◆ **Problem**
Among the entries below, find every line that has "topics" and pull it out.

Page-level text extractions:

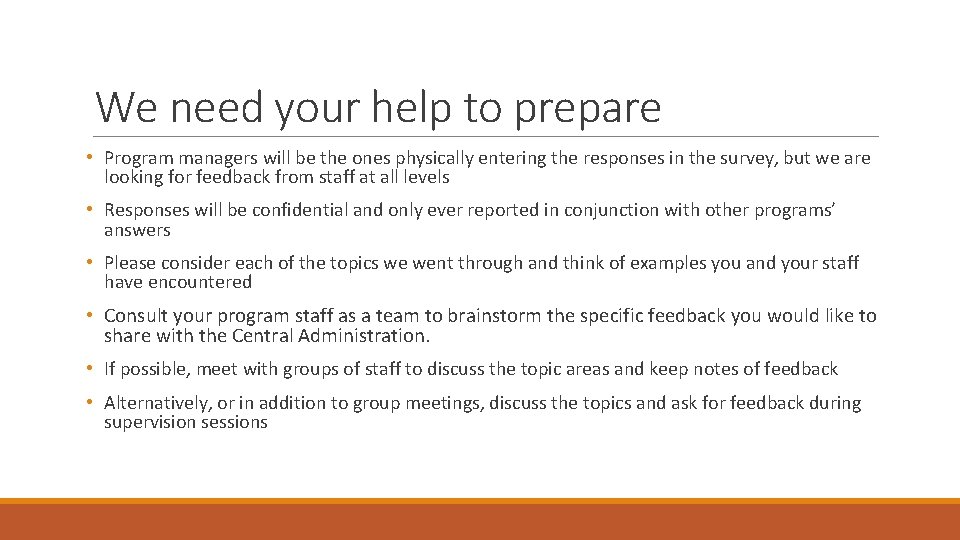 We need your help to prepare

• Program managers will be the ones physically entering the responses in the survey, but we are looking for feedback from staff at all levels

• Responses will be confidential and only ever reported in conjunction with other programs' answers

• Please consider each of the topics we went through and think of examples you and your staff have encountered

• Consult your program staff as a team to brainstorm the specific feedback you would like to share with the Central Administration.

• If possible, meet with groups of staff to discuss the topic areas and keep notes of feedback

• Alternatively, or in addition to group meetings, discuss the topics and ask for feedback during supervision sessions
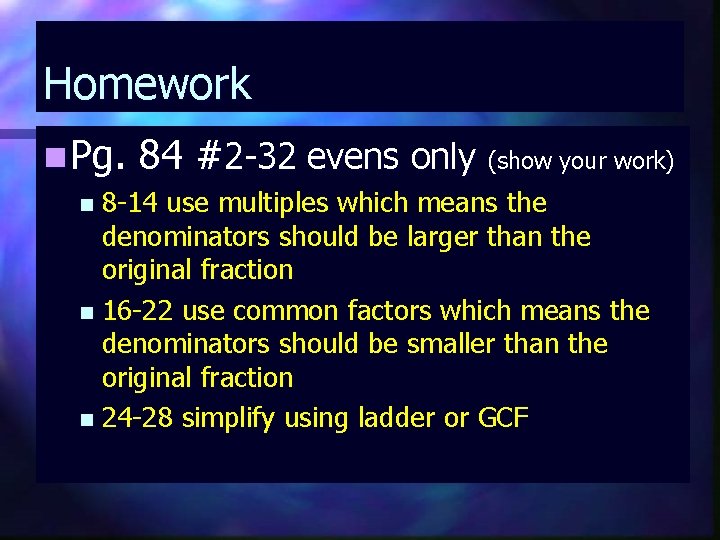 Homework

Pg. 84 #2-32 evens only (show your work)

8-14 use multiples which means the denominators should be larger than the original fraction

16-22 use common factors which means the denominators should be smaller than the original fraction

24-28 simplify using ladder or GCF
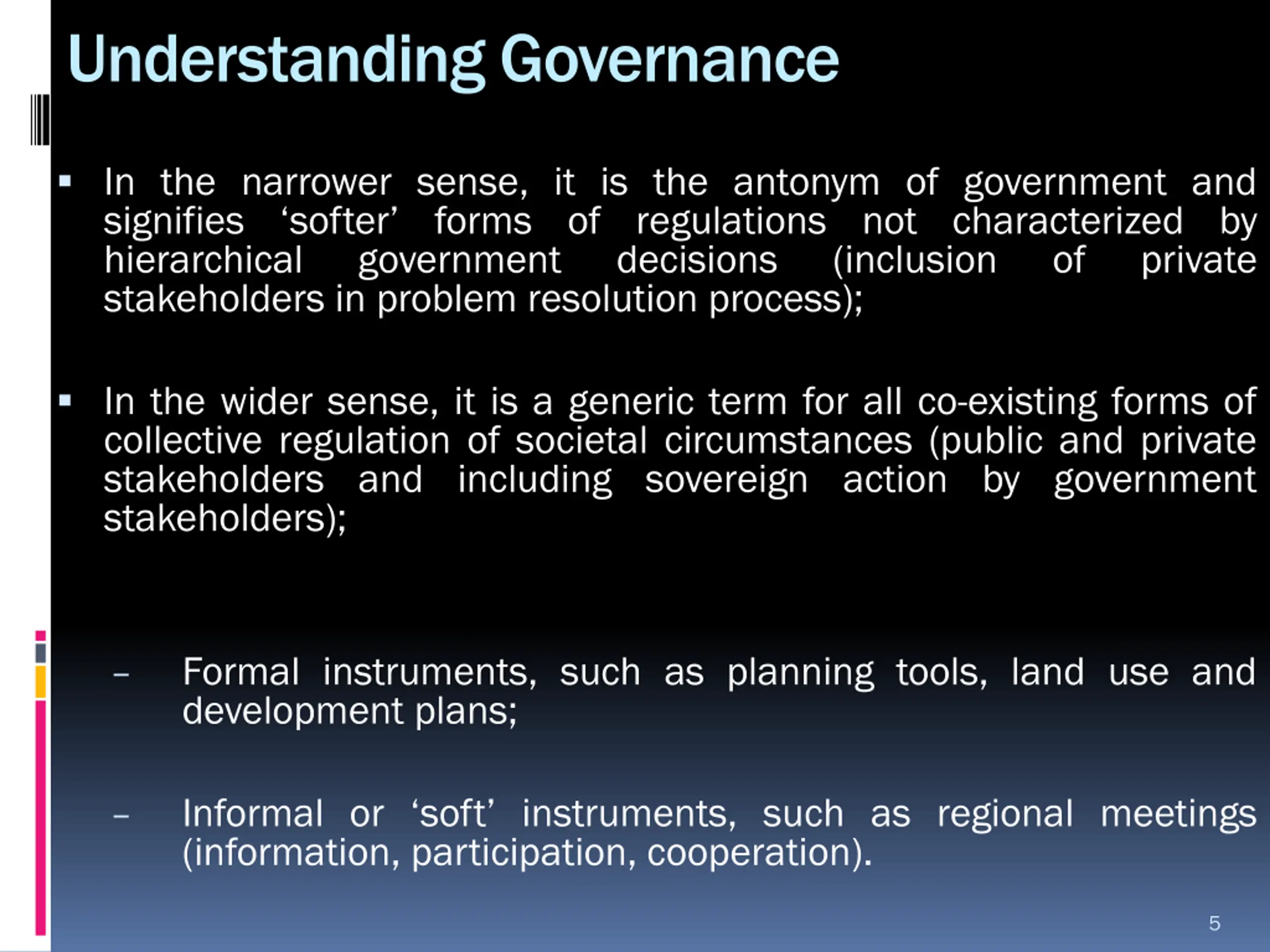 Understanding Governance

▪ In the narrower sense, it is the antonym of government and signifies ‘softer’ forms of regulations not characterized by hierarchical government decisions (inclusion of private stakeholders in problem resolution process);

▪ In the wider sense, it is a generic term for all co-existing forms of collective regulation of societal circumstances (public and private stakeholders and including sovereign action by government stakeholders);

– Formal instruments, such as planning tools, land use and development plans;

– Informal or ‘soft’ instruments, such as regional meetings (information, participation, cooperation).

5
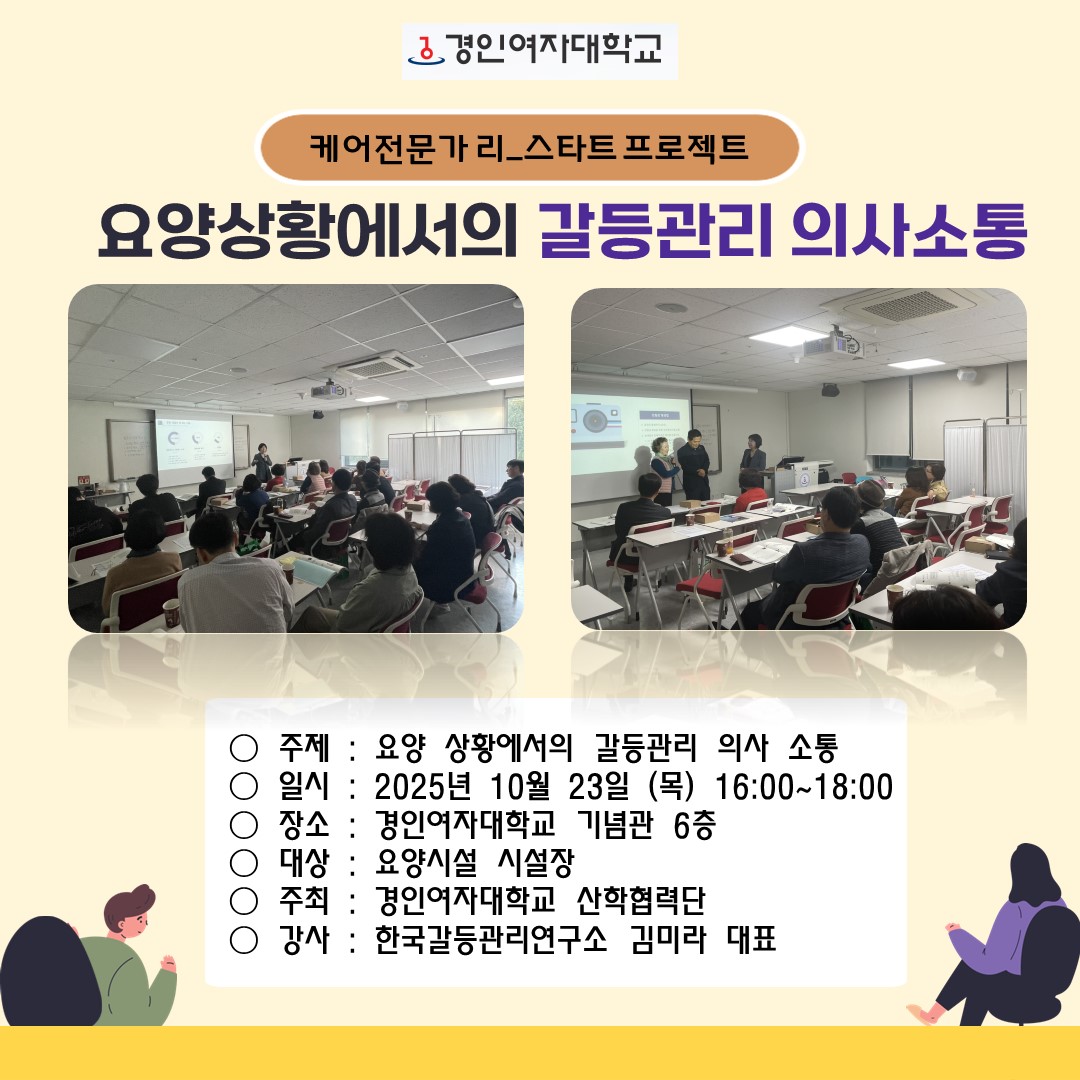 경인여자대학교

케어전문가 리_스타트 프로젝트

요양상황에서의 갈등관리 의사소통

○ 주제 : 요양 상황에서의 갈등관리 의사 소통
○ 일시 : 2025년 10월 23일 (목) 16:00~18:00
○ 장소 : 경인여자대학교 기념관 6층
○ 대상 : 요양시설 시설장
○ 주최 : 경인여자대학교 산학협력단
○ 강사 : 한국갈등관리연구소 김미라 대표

◆ **Output below**
• Please consider each of the topics we went through and think of examples you and your staff have encountered
• Alternatively, or in addition to group meetings, discuss the topics and ask for feedback during supervision sessions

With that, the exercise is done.